March 1, 2009
I arrived at Roosevelt Hospital before ambulatory surgery had opened and had to wait around about 15 minutes before heading up. As the waiting room filled up, I noticed how miserable everyone looked. Like they were walking (and in many cases limping) to their deaths. I realized how completely alone I felt, more alone than I had felt traveling through India on my own. There was no one to feel what I felt at that particular moment in that dilapidated hospital with the worn furniture and stained ceiling tiles. No hands to hold or arms to take shelter in. I found myself missing my family in a way I hadn't in years. Missing the security of people that would see me through my crises and ordeals. But in this I was on my own.

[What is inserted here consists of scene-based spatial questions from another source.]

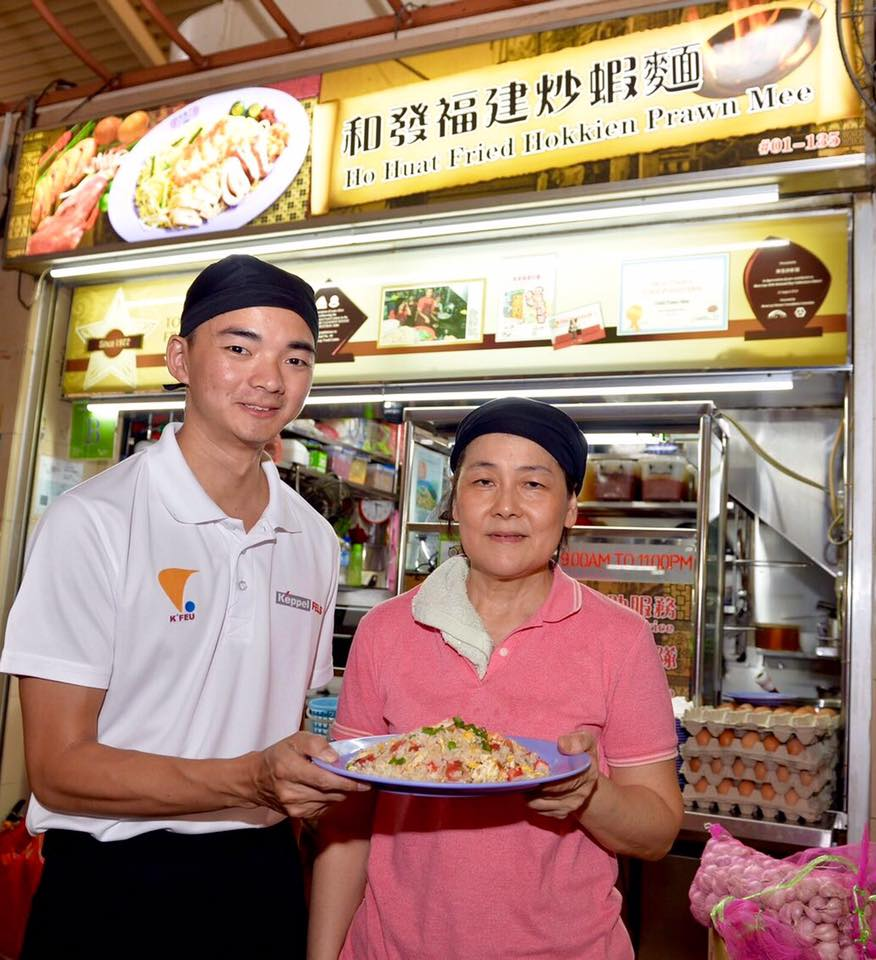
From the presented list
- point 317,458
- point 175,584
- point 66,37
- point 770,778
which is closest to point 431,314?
point 317,458

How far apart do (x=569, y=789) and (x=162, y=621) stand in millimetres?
743

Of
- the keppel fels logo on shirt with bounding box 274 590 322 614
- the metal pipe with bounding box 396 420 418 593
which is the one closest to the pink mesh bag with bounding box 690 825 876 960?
the keppel fels logo on shirt with bounding box 274 590 322 614

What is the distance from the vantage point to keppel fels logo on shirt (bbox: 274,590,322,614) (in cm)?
176

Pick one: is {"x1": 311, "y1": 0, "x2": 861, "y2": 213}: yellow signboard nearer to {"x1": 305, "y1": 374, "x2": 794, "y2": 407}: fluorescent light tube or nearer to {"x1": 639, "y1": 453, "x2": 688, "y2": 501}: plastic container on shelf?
{"x1": 305, "y1": 374, "x2": 794, "y2": 407}: fluorescent light tube

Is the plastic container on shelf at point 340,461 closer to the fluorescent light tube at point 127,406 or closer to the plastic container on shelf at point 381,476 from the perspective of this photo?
the plastic container on shelf at point 381,476

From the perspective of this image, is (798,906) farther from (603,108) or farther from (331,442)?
(331,442)

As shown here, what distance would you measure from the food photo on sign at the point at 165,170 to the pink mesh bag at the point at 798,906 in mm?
3195

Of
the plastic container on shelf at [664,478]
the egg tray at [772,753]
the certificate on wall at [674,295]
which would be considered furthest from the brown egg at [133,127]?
the egg tray at [772,753]

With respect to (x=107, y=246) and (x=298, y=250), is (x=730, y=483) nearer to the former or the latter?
(x=298, y=250)

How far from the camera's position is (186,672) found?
1.58 m

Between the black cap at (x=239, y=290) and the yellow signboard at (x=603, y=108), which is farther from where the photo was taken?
the yellow signboard at (x=603, y=108)

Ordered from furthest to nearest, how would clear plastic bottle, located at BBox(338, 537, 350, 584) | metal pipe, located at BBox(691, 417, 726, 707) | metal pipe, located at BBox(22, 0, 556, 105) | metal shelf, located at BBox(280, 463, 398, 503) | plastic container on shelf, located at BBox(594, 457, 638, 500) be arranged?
1. clear plastic bottle, located at BBox(338, 537, 350, 584)
2. metal shelf, located at BBox(280, 463, 398, 503)
3. plastic container on shelf, located at BBox(594, 457, 638, 500)
4. metal pipe, located at BBox(22, 0, 556, 105)
5. metal pipe, located at BBox(691, 417, 726, 707)

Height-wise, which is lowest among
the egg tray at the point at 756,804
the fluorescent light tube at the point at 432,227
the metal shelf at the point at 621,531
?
the egg tray at the point at 756,804

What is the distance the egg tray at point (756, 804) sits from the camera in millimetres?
2982
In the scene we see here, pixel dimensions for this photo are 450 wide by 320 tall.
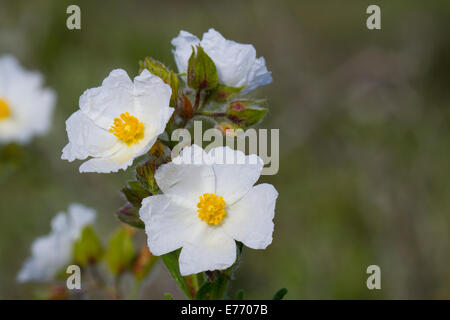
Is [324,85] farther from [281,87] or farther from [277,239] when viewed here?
[277,239]

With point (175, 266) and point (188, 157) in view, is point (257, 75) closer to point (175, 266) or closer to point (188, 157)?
point (188, 157)

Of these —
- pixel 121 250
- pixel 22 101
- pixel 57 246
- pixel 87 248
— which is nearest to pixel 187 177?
pixel 121 250

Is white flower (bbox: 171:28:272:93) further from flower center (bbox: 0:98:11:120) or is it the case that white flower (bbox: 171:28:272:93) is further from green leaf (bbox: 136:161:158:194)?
flower center (bbox: 0:98:11:120)

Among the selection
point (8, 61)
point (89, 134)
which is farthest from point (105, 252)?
point (8, 61)

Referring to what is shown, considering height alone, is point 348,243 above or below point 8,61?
below

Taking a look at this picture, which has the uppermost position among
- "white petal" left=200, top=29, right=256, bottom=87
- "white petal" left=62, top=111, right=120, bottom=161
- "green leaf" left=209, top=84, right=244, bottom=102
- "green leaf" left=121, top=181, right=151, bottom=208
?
"white petal" left=200, top=29, right=256, bottom=87

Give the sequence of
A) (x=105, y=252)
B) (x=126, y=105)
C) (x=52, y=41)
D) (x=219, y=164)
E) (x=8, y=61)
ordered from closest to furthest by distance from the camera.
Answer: (x=219, y=164) < (x=126, y=105) < (x=105, y=252) < (x=8, y=61) < (x=52, y=41)

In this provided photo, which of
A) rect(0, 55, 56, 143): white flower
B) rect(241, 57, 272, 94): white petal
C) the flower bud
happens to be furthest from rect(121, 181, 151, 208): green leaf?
rect(0, 55, 56, 143): white flower
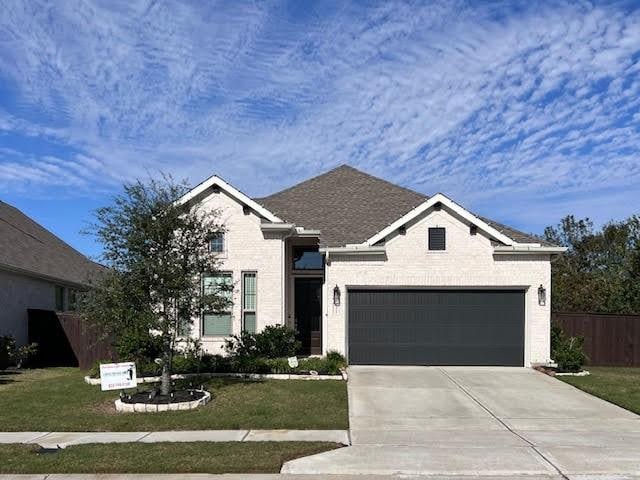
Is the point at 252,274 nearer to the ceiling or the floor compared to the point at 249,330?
nearer to the ceiling

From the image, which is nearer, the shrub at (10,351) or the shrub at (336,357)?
the shrub at (336,357)

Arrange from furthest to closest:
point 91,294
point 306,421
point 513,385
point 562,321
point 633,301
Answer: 1. point 633,301
2. point 562,321
3. point 513,385
4. point 91,294
5. point 306,421

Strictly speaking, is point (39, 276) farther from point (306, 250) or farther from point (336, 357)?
point (336, 357)

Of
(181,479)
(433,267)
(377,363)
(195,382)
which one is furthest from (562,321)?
(181,479)

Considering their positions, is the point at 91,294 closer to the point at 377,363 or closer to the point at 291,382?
the point at 291,382

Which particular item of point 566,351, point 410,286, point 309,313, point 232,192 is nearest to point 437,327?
point 410,286

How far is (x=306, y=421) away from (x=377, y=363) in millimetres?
8145

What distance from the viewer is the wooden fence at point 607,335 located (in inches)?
749

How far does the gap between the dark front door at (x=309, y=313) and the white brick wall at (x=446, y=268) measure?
193 centimetres

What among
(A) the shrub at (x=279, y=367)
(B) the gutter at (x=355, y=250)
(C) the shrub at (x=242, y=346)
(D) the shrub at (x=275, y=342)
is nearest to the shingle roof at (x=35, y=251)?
(C) the shrub at (x=242, y=346)

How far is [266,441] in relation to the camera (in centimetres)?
889

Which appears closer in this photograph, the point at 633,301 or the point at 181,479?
the point at 181,479

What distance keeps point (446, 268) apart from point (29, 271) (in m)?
13.8

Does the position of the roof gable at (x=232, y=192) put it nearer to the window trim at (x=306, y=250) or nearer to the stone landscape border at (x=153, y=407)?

After signing numerous dubious consent forms ensuring I wouldn't sue, I put my clothes and belongings in a narrow locker and changed into a loose-fitting paper gown and thin cocoa-brown ankle socks with rubber adhesive underneath. I padded my way through the hallway looking at concerned families crowded around their sick relatives in curtained rooms or patients stranded on gurneys in the middle of hallways. Soon I found myself stranded as well, staring up at the disintegrating ceiling across from an obese black woman looking sad and lonely. I began to tense up feeling as if I were in the movie Jacob's Ladder, having a hallucination of someplace that I absolutely should not be. My panic settled as a beautiful Indian anesthesiologist took my hand softly and introduced herself. She had an enormous diamond on her finger and I thought that she had an extremely lucky husband. Though self-conscious in my plastic robe and convalescing state, we talked about India which made me feel better and gave me solace that even if I die in this horrible horrible place, one of the last images I will have looked on is an absolutely beautiful woman. They laid me out Christ-like on the operating table remarking how I wouldn't even remember this part of the surgery. I did, even if I didn't remember the actual fading into a gentle sleep.
I came to in a reclining chair with a blanket. Cold. Very cold. They turned on a heat lamp leaving me basking in its glow and brought me some milky tea in a styrofoam cup and graham crackers. I couldn't remember the last time I had graham crackers and had the sense of being a child again. I dozed off and woke up to Jesse working on his laptop beside me. I felt immediately self-conscious at my pitiful state, unable to converse or move properly. Jesse remarked in my bearded state that I looked rather like Van Gough and we waited for the drugs to subside as he snapped occasional pictures of me, documenting the experience. We took a cab the long way home which seemed to hit every pothole in New York. My head was spinning, hurting, jostling, vibrating. I felt like whatever they had put in my head had surely rattled out by the time I got home. I felt nauseous and my head was throbbing. I laid down to bed as Jesse ran out to fill my prescription. Once the medicine kicked in I thanked Jesse profusely and fell into a deep sleep.